On June 17th, I gave a presentation on Postgres Monitoring to the Chicago Postgres User Group. Since MeetUp doesn’t allow uploading slides, I figured I’d convert my presentation into a more comprehensive writeup.
So, what are the finer points of Disaster Mitigation?
Let’s start with a few questions:
- What broke?
- When did it break?
- Why did it break?
- How badly did it break?
- Who broke it?
- How long has it been broken?
Do we really want to answer these?
No. Of course not. Besides, there’s a better question: What’s about to break? It’s about being proactive.
Answer These Questions First!
- What could break?
- How screwed are we if it does break?
- When do we want to know?
- Who should be notified?
We all know monitoring is important, but monitoring can prevent just as many problems as it reveals, so long as we pay attention. For Postgres, it’s about prioritization, evaluation, and lead time.
So how can we get there?
Form Follows Function
Once we know what we’re looking for, we know what to build.
So What’s Critical to Postgres? Here’s a non-exhaustive list of just a few things we like to monitor:
- Count Per State
- Replication / Slots
- Disk Space
- WAL Throughput
- XID Wraparound
- Table Age
- Process Counts
- Temp Space
That’s only a tiny example. There are literally dozens of metrics, so we’ll cover the critical ones in this post rather than trying to every single aspect.
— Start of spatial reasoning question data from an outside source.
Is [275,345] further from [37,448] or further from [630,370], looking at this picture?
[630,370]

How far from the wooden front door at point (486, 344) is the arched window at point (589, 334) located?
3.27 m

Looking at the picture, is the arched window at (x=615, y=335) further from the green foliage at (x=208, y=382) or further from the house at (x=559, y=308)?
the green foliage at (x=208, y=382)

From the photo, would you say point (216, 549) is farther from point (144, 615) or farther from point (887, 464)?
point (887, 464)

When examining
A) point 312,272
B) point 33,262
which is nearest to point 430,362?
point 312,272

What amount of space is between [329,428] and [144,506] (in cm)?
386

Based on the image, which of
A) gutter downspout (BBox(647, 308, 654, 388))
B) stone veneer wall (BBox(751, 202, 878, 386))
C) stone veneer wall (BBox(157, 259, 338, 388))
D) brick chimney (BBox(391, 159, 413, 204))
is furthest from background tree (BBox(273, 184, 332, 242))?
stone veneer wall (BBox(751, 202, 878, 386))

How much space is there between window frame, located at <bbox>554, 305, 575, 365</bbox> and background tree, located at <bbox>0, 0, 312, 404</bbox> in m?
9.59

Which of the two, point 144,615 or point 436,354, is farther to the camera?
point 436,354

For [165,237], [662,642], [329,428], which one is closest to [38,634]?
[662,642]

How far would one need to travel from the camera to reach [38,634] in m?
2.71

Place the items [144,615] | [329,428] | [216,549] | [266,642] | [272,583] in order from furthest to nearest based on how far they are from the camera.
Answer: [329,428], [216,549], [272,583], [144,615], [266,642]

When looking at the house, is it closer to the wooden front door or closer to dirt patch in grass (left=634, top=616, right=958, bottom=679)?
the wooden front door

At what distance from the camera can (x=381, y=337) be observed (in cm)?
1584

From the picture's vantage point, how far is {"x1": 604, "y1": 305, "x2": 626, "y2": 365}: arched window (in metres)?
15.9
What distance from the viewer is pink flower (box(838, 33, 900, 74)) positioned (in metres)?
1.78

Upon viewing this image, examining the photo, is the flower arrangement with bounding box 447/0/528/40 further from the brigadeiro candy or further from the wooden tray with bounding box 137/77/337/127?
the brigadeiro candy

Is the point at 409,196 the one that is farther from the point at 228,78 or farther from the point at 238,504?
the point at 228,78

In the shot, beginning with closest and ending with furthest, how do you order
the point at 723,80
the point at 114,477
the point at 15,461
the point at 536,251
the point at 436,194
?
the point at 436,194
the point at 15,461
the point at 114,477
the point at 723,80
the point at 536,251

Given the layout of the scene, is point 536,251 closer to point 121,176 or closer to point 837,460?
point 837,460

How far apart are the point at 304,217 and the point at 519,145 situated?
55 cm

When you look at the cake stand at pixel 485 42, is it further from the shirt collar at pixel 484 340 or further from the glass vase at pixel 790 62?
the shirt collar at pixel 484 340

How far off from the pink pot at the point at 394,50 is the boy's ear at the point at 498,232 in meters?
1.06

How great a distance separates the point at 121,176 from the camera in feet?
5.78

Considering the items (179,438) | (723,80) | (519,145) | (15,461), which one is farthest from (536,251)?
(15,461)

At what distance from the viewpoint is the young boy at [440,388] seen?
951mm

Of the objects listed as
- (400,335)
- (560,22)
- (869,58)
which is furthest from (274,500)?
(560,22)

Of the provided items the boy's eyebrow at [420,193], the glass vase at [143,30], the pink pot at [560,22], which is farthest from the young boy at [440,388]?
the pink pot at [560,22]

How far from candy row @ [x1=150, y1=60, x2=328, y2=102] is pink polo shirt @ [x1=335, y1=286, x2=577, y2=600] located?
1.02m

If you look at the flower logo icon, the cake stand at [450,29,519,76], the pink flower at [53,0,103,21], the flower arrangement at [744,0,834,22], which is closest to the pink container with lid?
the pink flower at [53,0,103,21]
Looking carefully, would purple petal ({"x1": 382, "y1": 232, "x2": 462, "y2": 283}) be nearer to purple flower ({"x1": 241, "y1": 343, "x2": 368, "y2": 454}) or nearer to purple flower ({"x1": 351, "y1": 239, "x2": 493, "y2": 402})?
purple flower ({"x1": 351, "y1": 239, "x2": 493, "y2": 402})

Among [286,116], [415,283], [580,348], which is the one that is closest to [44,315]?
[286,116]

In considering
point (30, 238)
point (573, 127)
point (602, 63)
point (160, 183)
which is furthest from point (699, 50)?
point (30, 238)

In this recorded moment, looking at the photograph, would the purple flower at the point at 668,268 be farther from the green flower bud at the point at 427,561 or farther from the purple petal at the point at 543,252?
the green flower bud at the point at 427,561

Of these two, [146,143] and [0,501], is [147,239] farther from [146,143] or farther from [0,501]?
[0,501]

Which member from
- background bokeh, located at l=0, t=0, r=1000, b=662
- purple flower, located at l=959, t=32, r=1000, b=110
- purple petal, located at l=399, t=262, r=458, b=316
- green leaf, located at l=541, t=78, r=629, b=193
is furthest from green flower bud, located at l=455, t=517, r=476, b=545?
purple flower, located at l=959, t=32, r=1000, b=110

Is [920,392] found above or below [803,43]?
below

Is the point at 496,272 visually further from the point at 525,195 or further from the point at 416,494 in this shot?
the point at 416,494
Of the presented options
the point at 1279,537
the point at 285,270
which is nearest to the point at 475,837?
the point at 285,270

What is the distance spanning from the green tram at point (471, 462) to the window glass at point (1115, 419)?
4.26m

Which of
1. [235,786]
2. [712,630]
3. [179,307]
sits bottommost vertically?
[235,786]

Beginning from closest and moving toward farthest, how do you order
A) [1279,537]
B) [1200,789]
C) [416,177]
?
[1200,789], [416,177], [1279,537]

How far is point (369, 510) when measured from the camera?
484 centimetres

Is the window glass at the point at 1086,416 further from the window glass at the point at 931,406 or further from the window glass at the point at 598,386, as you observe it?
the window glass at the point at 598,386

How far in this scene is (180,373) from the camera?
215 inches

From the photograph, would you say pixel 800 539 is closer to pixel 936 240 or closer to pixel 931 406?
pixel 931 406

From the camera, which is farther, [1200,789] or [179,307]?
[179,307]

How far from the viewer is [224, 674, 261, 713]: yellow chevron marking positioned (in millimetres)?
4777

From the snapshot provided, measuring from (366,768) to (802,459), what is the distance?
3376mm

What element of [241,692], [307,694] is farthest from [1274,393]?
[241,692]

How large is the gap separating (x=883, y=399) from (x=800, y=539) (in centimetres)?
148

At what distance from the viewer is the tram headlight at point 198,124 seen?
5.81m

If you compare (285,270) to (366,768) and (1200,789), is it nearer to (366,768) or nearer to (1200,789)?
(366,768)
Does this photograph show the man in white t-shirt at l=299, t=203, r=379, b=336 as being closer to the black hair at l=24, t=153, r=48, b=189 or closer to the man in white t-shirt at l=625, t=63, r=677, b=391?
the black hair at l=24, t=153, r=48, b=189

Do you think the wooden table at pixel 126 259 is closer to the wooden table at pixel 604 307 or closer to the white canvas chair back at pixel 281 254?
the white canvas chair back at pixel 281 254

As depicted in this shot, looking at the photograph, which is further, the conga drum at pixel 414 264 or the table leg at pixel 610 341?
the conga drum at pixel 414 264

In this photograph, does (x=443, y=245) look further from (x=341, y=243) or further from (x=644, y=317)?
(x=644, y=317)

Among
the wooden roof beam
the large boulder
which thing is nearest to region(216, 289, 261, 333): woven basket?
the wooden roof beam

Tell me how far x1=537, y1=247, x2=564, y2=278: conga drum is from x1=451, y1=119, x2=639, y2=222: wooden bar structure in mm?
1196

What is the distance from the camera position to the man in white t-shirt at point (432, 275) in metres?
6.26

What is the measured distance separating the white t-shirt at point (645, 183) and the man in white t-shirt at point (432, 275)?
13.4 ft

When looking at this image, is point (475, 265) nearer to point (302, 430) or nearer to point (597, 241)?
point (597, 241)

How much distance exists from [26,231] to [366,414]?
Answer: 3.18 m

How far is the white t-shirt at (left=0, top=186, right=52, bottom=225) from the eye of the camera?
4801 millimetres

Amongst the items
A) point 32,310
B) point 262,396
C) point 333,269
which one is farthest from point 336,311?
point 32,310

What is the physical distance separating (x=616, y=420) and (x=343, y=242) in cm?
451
There are some things that could spell the end of the world, so to speak, and sometimes monitoring them isn’t outright obvious, or is in some ways incomplete.
Let’s break down the mystery.
Transaction ID Wraparound
This tends to keep me up at night. It’s been the topic of my past Around the World in Two Billion Transactions and a portion of 10 Things Postgres Could Improve – Part 1. In both of those, I mentioned some hand-wavy ways to monitor for this, so let’s get more specific.
Why XID Wraparound Happens
FREEZE old tuples so there’s no longer an old transaction reference to them. Doing this makes the tuple readable for all future transactions under the assumption there is no longer a minimum transaction necessary to see them. That’s the metadata
xmin field associated with each tuple, and
FREEZE tells Postgres to ignore the
xmin value, essentially nullifying it.
Older versions of Postgres used to set this field to
-1 instead, but that deprecated transaction value could be useful for page inspections and write history in some cases, so now it’s a bit flag in the tuple header. Either way, ancient tuples from equally antediluvian transactions no longer hold these lower XID values, so they may be reused.
This is what allows the XID counter to wrap back around to "lower" values. Now remember that XID is the global transaction identifier, that it’s only 32 bits, and these wraparounds occur constantly. Thus if
age(XID) < age(xmin), it’s game over since we can’t tell if that tuple is in the past or future. Postgres will shut itself down far before something like that happens, but that’s going to severely impact our application and business either way.
Watching for Wraparound
Let’s monitor for the situation instead with one of these two queries. The first will show database transaction age:
SELECT datname AS database_name, age(datfrozenxid) AS age FROM pg_database;
The next one does this at the individual table level:
SELECT c.relname AS table_name, greatest(age(c.relfrozenxid), age(t.relfrozenxid)) as age FROM pg_class c LEFT JOIN pg_class t ON c.reltoastrelid = t.oid WHERE c.relkind IN ('r', 'm', 'p') AND greatest(age(c.relfrozenxid), age(t.relfrozenxid)) > current_setting('autovacuum_freeze_max_age')::NUMERIC * 0.9 ORDER BY table_name DESC;
It’s a bit more complicated because we also need to account for
TOAST data that is stored externally to the tables themselves. This particular query is also designed to only care about tables that are above 90% of the currently configured
autovacuum_freeze_max_age where Postgres will freeze the table anyway.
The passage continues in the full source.